Stetig war er auf der Suche nach neuen didaktischen Methoden. Früh entwickelte er als Themenbereichs-koordinator Studiengänge für ein Fernstudium im Medienverbund, später wurde daraus ein intensives Interesse an Fragen der Wissensvermittlung und des Wissenstransfers, das in eine langjährige Tätigkeit am Deutschen Institut für Fernstudienforschung an der Universität Tübingen (DIFF) mündete. Als Arbeitsbereichsleiter prägte Schwemmle das Institut maßgeblich, stand für Kontinuität im Wandel und setzte Standards für hohe Qualität der Arbeitsergebnisse. Aber auch außerhalb der Universität waren sein Wissen und seine Meinung gefragt.

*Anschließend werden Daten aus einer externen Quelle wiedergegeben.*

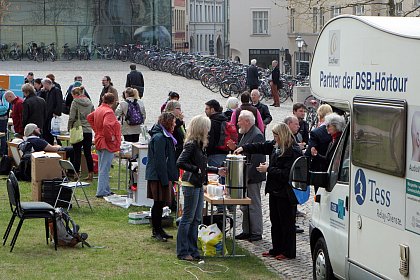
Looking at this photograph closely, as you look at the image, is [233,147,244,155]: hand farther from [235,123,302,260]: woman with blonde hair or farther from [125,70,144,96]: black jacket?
[125,70,144,96]: black jacket

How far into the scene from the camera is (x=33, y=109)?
2128cm

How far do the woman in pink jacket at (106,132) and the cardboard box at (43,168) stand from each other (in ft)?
3.48

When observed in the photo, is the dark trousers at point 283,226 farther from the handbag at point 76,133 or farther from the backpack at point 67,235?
the handbag at point 76,133

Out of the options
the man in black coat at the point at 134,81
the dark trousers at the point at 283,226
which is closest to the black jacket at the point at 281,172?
the dark trousers at the point at 283,226

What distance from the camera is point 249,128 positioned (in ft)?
47.9

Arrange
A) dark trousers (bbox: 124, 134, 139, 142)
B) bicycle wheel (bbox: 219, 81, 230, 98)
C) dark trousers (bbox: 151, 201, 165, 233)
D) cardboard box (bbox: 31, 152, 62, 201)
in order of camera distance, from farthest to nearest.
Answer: bicycle wheel (bbox: 219, 81, 230, 98) → dark trousers (bbox: 124, 134, 139, 142) → cardboard box (bbox: 31, 152, 62, 201) → dark trousers (bbox: 151, 201, 165, 233)

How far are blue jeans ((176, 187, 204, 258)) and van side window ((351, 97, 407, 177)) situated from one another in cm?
340

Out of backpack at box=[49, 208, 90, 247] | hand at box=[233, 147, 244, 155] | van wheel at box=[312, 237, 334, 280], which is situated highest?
hand at box=[233, 147, 244, 155]

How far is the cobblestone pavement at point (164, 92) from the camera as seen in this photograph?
13.3 metres

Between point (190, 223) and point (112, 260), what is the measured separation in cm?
111

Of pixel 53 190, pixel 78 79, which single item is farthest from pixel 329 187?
pixel 78 79

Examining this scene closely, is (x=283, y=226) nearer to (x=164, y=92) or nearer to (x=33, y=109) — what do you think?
(x=33, y=109)

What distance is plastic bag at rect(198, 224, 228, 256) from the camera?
13609mm

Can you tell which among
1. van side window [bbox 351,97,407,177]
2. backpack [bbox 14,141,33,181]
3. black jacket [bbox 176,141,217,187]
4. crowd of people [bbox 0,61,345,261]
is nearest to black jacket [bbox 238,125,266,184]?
crowd of people [bbox 0,61,345,261]
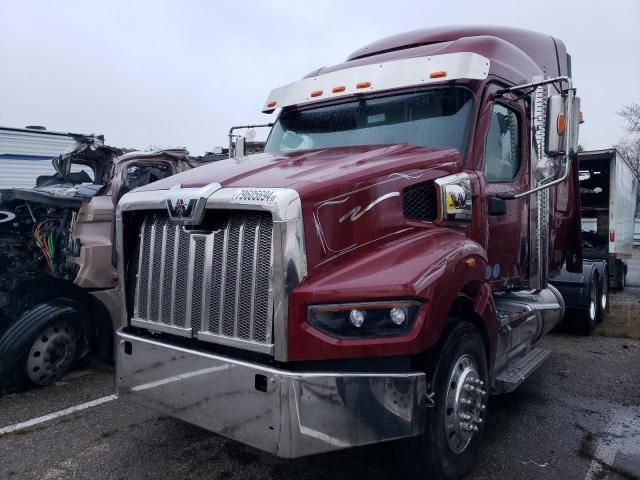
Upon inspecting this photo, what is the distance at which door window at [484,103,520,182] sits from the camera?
4.23 metres

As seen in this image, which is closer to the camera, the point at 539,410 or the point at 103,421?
the point at 103,421

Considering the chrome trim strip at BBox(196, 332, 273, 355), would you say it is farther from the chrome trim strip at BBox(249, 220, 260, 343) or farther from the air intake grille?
the air intake grille

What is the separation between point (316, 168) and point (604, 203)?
8.29 metres

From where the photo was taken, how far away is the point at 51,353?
205 inches

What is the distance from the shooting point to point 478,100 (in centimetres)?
398

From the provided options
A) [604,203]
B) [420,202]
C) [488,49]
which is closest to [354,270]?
[420,202]

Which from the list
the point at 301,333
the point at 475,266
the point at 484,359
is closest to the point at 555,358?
the point at 484,359

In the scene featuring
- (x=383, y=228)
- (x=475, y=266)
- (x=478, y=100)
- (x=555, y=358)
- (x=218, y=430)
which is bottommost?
(x=555, y=358)

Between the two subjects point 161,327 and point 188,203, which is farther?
point 161,327

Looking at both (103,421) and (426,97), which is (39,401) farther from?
(426,97)

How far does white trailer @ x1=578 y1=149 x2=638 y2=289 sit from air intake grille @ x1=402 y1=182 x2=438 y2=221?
6.57 m

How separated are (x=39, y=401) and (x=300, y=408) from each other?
3444 mm

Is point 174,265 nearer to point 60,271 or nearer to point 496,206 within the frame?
point 496,206

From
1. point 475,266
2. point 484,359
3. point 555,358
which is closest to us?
point 475,266
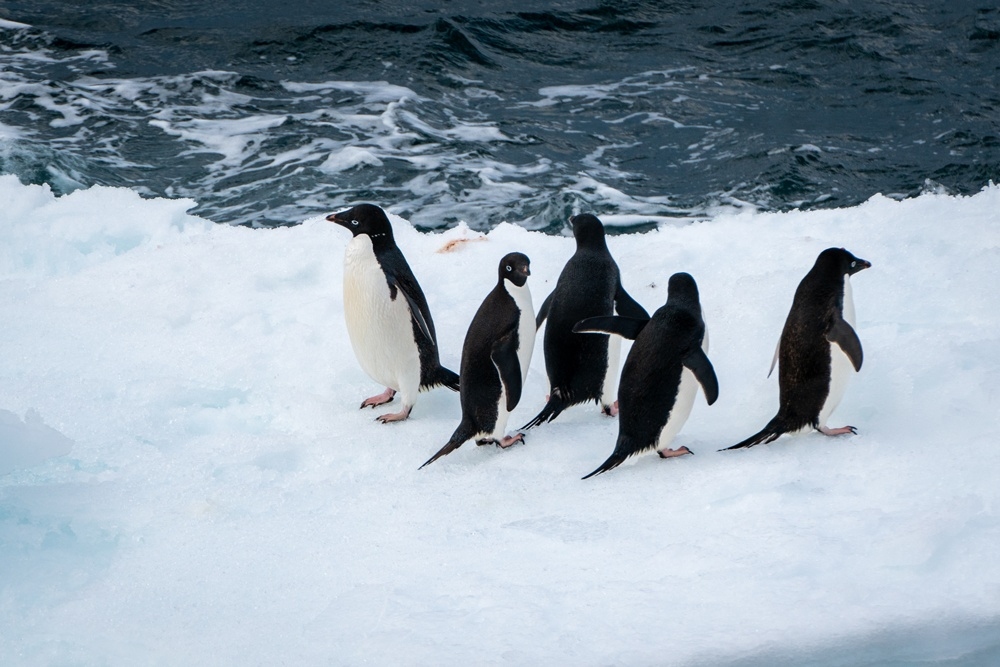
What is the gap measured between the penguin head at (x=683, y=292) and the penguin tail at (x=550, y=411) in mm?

So war er über viele Jahre Mitglied des wissenschaftlichen Beirats der Bundesforschungsanstalt für Rebenzüchtung Geilweilerhof.

Erwähnung verdient auch sein langjähriger Einsatz in zahlreichen Kommissionen der universitären Selbstverwaltung. So gehörte er ohne nennenswerte Unterbrechung dem großen Senat, dem Senat und dem Verwaltungsrat an. Und dies nicht nur in guten, sondern auch in schwierigen Zeiten, in denen die Gremienarbeit außerordentlich belastend war und nicht nur Freundschaften eintrug. In der Festschrift zu seinem 65. Geburtstag beschreibt der Kulturwissenschaftler Eckart Frahm Schwemmle als „Gremien-Weisen“ trefflich: „Strenge und Milde, Ernst und Heiterkeit, Zielstrebigkeit und kreisende Suchbewegungen, Neugierde und Motivationslust, Ermutigung und Kritik“. Und der damalige Präsident der Universität Tübingen Adolf Theis bescheinigt ihm in seiner Laudatio „Sein Sachverstand, seine freundliche Art des Umgangs mit Menschen, sein abgewogenes Urteil und sein Geschick, in verhärteten Frontstellungen die Kompromissformel zu finden, haben ihn über die Gruppen hinweg zu einem geschätzten Verhandlungspartner werden lassen“.

Schwemmle war über viele Jahre Dekan und Prodekan. Er gehörte dem Fakultätsrat als langjähriges Wahl- und Fachmitglied an, war Mitglied und Vorsitzender des Diplomprüfungsausschusses, Mitglied des Prüfungsamts für das Lehramt an Gymnasien und in gleicher Funktion über mehrere Amtsperioden in der Studienkommission tätig. Viele Jahre gehörte er dem Planungsausschuss der Fakultät, der Graduiertenkommission und der Reinhold und Maria Teufel Stiftung zur Vergabe von Stipendien an. 

Mit Professor Dr. Berthold Schwemmle geht ein geschätzter, langjähriger Wegbegleiter unserer Universität, dessen außerordentliche Verdienste auch heute noch nachwirken. Er  wird seinen Kollegen, Studenten und Doktoranden, denen er stets auch menschlich zugewandt begegnete, in dankbarer Erinnerung bleiben. Wir alle trauern mit seiner Familie.